Fontana incassa gli applausi sul palco della Lega. E "riparte" dall'autonomia

Il governatore a Roma pressa sulla riforma: "Lombardi stufi di essere presi per i fondelli, non ruberemo un euro al Sud"

Fontana incassa gli applausi sul palco della Lega. E "riparte" dall'autonomia

«Grande Attilio». Il governatore Attilio Fontana viene accolto da urla e applausi sul palco de «L'Italia che vogliamo», la kermesse organizzata ieri a Roma da Matteo Salvini. Il giorno dopo il proscioglimento dalla accuse sul «caso camici» torna alla carica su un tema che gli sta a cuore, l'autonomia per i lombardi che «sono un po' stufi di essere presi per i fondelli sui costi storici. L'autonomia è una sfida, una scommessa che le Regioni devono assumersi nei confronti del Paese perché «così non va bene. Le differenze tra nord e sud si stanno accentuando e stanno drammaticamente diventando irreversibili». Fontana ne parla accanto al ministro per gli Affari regionali Mariastella Gelmini. Fa anche una proposta per superare la burocrazia che deriva da una suddivisione di competenze tra Stato e Regioni non sempre efficace: «Basterebbe porre accanto a un obbligo una sanzione - ha spiegato - il governo si impegna entro 12 mesi a realizzare i costi standard, se non li dovesse realizzare la Regione viene finanziata con la media delle spese nazionali. Noi abbiamo sempre cercato di risparmiare e ora ci troviamo penalizzati. Se andiamo avanti così e inseriamo gli indici di vulnerabilità per risolvere i problemi di questo Paese, le tante persone intelligenti e capaci del Sud scappano». L'autonomia, ribadisce, «serve a mettere tutti alla prova, se sei capace di fare l'amministratore vai avanti sennò fai un altro mestiere, vai a casa. Noi assicuro che non ruberemo un euro al sud». E Fontana sembra ormai proiettato a correre per fare lo stesso «mestiere» per altri 5 anni dopo la serenità che gli ha dato il Gup che non l'ha mandato a processo sul «caso camici» perchè «il fatto non sussiste». Più tranquilli anche i leghisti, che preferirebbero evitare di aprire il dossier della ricerca di un altro candidato che - con i rapporti ancora più tesi in questo momento con FdI - rischierebbero di replicare la telenovela sul toto-nomi che ha portato male a Milano. E farebbe perdere un vantaggio innegabile sul Pd al Pirellone. Anche le alternative più papabili in campo, quella della vicepresidente Letizia Moratti o del ministro dello Sviluppo economico Giancarlo Giorgetti (che ha già dichiarato l'endorsement per il Fontana bis venerdì, augurandogli buon lavoro per i prossimi 5 anni) non passerebbero senza discussioni.

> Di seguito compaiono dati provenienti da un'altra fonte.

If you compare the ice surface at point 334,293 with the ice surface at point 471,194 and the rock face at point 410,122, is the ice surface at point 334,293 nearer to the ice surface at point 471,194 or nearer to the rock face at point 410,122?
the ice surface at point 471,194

Il centrodestra può risparmiarsi anche una campagna giustizialista da centrosinistra e 5 Stelle nei Comuni al voto il prossimo 12 giugno, da Sesto San Giovanni a Como o Monza. «Premesso che nessuno ha mai messo in dubbio l'onestà del presidente Fontana, il non rinvio a giudizio allontana quegli scheletri che altri hanno costruito e non dà modo alla sinistra, come è accaduto altre volte, di creare una macchina del fango sulla questione giudiziaria» afferma il commissario cittadino della Lega Stefano Bolognini.

«Forse fa riflettere - sottolinea - che da sinistra non solo non abbiano chiesto scusa ma continuino ad attaccare in maniera violenta. Un segnale di debolezza? Probabilmente sì». Nei Comuni lombardi al voto «c'è un'alta qualità e un ottimo livello dei candidati sindaci e questo ci fa essere molto positivi».